• 分析用の文章
★ ★ ★
LIFESTYLE「エシカルライフを考える」第4話
地域の好循環を生み出し、次世代に希望をつないでいく
July 11, 2023

エシカルディレクターの早坂奈緒さんが、世の中のエシカル※な事例を取材していく連載企画「エシカルライフを考える」。第4話目となる今回は、熊本県南小国町の黒川温泉郷を訪ねました。旅館数が全30軒という小さな温泉郷では、2020年から「黒川温泉一体地域コンポストプロジェクト」という取り組みがスタート。旅館から出る食品廃棄物を活用して堆肥をつくり、その堆肥で育てた農作物を料理としてお客さまに提供する仕組みを目指す、サーキュラーエコノミーの画期的なモデルとして注目されています。同プロジェクトを牽引している北山元さんに、プロジェクトへの想いやエシカルに関する考え方を伺いました。

※人や社会、地球環境に配慮した考え方や行動を大切にしようという概念

早坂奈緒Hayasaka Nao
エシカルディレクター。エシカル商品を取り扱う「エシカルコンビニ」の立ち上げに携わる。現在はエシカル関連の展示やイベントのディレクター・キュレーターとして活躍中。
北山元Kitayama Hajime
島根県出身。熊本の大学を卒業後、阿蘇の観光施設に勤務。2017年より黒川温泉観光旅館協同組合に所属し、熊本地震の復興支援や地域の魅力づくりに携わる。
★ ★ ★
• 提供された記録
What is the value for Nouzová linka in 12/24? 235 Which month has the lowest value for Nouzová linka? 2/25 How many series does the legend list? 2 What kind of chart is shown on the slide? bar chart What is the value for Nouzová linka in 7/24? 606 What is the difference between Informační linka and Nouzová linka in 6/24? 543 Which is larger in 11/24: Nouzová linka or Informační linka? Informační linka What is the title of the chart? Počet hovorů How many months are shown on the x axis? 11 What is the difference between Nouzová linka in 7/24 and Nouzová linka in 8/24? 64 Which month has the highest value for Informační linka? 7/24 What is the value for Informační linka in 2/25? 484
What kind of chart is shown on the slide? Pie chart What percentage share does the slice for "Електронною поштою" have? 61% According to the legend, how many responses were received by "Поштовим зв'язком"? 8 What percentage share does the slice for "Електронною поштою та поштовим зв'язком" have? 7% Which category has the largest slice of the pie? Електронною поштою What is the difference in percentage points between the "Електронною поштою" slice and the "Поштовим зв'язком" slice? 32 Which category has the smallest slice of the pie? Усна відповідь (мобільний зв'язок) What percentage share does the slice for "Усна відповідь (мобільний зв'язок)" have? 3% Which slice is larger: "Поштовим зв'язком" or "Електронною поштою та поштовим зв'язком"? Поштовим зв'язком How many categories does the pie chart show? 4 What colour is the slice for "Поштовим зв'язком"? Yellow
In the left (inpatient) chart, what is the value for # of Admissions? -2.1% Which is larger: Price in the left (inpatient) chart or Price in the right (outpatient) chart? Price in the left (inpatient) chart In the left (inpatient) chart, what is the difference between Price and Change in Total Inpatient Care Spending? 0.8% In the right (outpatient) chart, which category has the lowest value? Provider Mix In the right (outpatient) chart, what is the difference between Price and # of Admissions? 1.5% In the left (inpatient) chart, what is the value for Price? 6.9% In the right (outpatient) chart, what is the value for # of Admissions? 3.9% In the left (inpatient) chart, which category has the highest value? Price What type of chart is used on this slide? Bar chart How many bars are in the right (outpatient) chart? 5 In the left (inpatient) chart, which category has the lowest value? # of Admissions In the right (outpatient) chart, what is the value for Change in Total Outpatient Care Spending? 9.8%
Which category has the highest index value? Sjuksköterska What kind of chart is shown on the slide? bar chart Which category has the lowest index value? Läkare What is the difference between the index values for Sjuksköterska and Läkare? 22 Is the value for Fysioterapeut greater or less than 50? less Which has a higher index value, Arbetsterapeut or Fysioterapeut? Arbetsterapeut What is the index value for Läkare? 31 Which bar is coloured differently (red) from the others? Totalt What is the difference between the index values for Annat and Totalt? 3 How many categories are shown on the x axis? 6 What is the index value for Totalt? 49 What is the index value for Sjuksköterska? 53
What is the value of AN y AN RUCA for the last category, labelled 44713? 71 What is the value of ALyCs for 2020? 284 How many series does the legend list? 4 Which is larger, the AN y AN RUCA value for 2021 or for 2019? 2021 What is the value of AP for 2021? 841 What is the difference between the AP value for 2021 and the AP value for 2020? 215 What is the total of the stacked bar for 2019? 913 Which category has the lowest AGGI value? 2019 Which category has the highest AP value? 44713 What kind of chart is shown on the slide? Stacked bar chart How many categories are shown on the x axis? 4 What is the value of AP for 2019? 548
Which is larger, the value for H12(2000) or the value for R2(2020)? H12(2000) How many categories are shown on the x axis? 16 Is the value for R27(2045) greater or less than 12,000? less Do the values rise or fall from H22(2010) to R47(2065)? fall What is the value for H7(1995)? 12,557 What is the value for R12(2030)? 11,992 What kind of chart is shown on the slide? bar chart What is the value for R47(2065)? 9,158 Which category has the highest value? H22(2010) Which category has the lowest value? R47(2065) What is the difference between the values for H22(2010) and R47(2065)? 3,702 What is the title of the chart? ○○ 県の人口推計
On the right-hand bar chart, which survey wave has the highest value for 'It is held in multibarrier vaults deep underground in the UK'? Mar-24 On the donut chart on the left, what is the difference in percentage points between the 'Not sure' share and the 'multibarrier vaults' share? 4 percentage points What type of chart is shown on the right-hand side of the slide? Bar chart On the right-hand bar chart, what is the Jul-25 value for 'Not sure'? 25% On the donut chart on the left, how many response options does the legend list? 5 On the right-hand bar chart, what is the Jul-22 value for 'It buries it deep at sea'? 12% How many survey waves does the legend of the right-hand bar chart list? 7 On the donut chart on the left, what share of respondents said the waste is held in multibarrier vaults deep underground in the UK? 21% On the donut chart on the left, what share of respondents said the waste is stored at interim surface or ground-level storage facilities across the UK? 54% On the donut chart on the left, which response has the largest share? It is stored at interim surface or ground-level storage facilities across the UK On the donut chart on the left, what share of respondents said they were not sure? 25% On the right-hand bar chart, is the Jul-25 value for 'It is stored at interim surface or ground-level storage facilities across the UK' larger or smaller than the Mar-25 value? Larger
★ ★ ★
• 解くべき問題
黒川温泉郷を取り上げた文章によると、「黒川温泉一体地域コンポストプロジェクト」は何年に始まりましたか。 これらの記録は、文章の内容とは関係がありません。

• 解答
2020年に始まりました。